YOUR TASK — Please write the listing below out again exactly, leaving every picture behind.

DATA SUPPLIED —
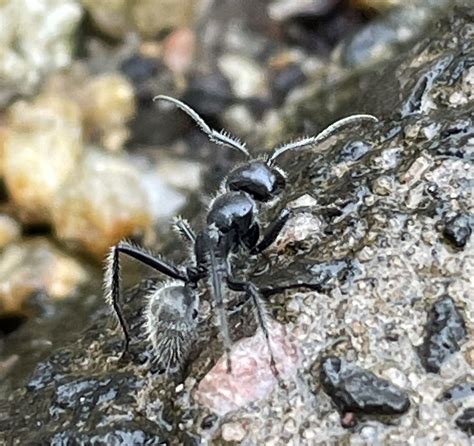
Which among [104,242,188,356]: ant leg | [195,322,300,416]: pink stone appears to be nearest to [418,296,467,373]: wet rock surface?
[195,322,300,416]: pink stone

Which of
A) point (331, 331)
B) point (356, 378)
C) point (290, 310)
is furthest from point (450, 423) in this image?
point (290, 310)

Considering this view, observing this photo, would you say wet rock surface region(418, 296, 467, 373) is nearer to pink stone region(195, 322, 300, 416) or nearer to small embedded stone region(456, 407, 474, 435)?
small embedded stone region(456, 407, 474, 435)

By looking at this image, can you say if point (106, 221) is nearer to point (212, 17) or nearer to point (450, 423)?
point (212, 17)

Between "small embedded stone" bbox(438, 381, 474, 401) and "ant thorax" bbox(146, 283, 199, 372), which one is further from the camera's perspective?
"ant thorax" bbox(146, 283, 199, 372)

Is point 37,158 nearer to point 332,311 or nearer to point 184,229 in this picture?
point 184,229

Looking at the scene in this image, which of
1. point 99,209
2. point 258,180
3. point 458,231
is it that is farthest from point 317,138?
point 99,209

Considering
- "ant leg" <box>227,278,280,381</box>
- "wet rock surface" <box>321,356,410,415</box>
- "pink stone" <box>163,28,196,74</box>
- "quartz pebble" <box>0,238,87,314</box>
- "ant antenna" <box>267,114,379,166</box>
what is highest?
"pink stone" <box>163,28,196,74</box>

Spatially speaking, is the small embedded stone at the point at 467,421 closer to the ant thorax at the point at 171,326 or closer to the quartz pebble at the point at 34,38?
the ant thorax at the point at 171,326
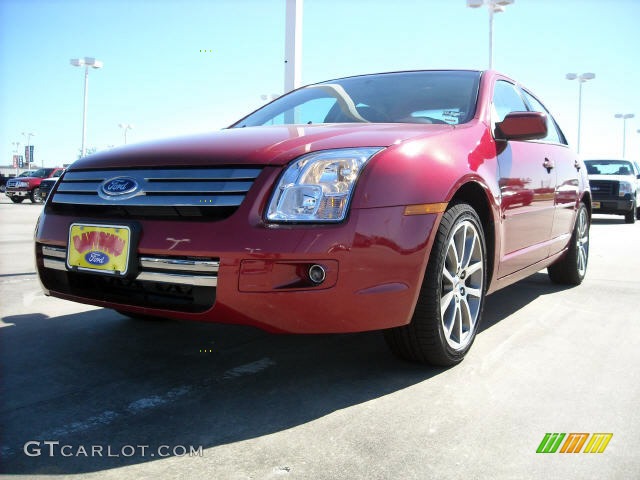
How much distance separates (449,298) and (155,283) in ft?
4.15

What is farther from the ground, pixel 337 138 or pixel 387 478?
pixel 337 138

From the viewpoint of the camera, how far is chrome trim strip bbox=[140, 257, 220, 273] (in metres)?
2.15

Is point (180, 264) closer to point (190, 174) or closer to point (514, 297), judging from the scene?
point (190, 174)

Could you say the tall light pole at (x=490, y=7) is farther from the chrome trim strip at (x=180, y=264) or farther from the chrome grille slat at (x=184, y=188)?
the chrome trim strip at (x=180, y=264)

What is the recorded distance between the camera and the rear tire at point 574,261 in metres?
4.83

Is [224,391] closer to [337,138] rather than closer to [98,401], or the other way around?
[98,401]

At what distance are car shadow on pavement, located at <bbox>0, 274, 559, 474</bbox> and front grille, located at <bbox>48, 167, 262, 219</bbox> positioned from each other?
70cm

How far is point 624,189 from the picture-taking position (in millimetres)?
13773

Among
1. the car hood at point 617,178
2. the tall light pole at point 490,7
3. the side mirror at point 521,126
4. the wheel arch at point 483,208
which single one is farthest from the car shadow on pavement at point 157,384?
the tall light pole at point 490,7

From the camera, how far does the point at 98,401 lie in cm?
225

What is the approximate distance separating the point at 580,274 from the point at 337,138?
341cm

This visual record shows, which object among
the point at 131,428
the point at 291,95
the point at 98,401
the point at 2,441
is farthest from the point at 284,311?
the point at 291,95

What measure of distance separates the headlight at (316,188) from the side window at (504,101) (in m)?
1.37

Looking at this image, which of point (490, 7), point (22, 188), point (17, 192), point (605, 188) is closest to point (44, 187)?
point (22, 188)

SOLVED PROBLEM —
Which among [104,242,188,356]: ant leg | [195,322,300,416]: pink stone appears to be nearest to [418,296,467,373]: wet rock surface?
[195,322,300,416]: pink stone

Which of
A) point (331, 331)
B) point (356, 378)
C) point (290, 310)
is furthest from point (450, 423) in this image?
point (290, 310)

Considering this view, observing this photo, would you say wet rock surface region(418, 296, 467, 373) is nearer to pink stone region(195, 322, 300, 416) or nearer to small embedded stone region(456, 407, 474, 435)?
small embedded stone region(456, 407, 474, 435)

By looking at this image, can you say if point (106, 221) is nearer to point (212, 17) or nearer to point (450, 423)?
point (212, 17)

Between "small embedded stone" bbox(438, 381, 474, 401) and "ant thorax" bbox(146, 283, 199, 372), which one is further from the camera's perspective?
"ant thorax" bbox(146, 283, 199, 372)

Is point 37,158 nearer to point 332,311 or nearer to point 184,229 in this picture?
point 184,229

Looking at the scene in this image, which of
1. point 99,209
2. point 258,180
3. point 458,231
is it that is farthest from point 317,138?
point 99,209

Considering
- "ant leg" <box>227,278,280,381</box>
- "wet rock surface" <box>321,356,410,415</box>
- "pink stone" <box>163,28,196,74</box>
- "quartz pebble" <box>0,238,87,314</box>
- "ant antenna" <box>267,114,379,166</box>
what is highest?
"pink stone" <box>163,28,196,74</box>

Spatially speaking, is the small embedded stone at the point at 467,421 closer to the ant thorax at the point at 171,326 or closer to the quartz pebble at the point at 34,38?
the ant thorax at the point at 171,326
How much distance separates (449,298) and (155,283) in ft?
4.15

What is farther from the ground, pixel 337 138 or pixel 387 478?
pixel 337 138

From the viewpoint of the camera, how far is chrome trim strip bbox=[140, 257, 220, 273] (in metres)?
2.15

Is point (180, 264) closer to point (190, 174) or closer to point (514, 297), judging from the scene?
point (190, 174)

Could you say the tall light pole at (x=490, y=7) is farther from the chrome trim strip at (x=180, y=264) or farther from the chrome grille slat at (x=184, y=188)?
the chrome trim strip at (x=180, y=264)

What is the recorded distance between the camera and the rear tire at point 574,261 in metres?
4.83

Is [224,391] closer to [337,138] rather than closer to [98,401], or the other way around?
[98,401]

At what distance are car shadow on pavement, located at <bbox>0, 274, 559, 474</bbox> and front grille, located at <bbox>48, 167, 262, 219</bbox> positioned from each other?
70cm

How far is point 624,189 from the picture-taking position (in millimetres)?
13773

Among
1. the car hood at point 617,178
2. the tall light pole at point 490,7
3. the side mirror at point 521,126
4. the wheel arch at point 483,208
which single one is farthest from the car shadow on pavement at point 157,384?
the tall light pole at point 490,7

From the camera, how far does the point at 98,401 lie in cm?
225

What is the approximate distance separating the point at 580,274 from the point at 337,138?
341cm

This visual record shows, which object among
the point at 131,428
the point at 291,95
the point at 98,401
the point at 2,441
is farthest from the point at 284,311?
the point at 291,95

What measure of distance separates the headlight at (316,188) from the side window at (504,101) (in m)?
1.37

Looking at this image, which of point (490, 7), point (22, 188), point (17, 192), point (605, 188) is closest to point (44, 187)?
point (22, 188)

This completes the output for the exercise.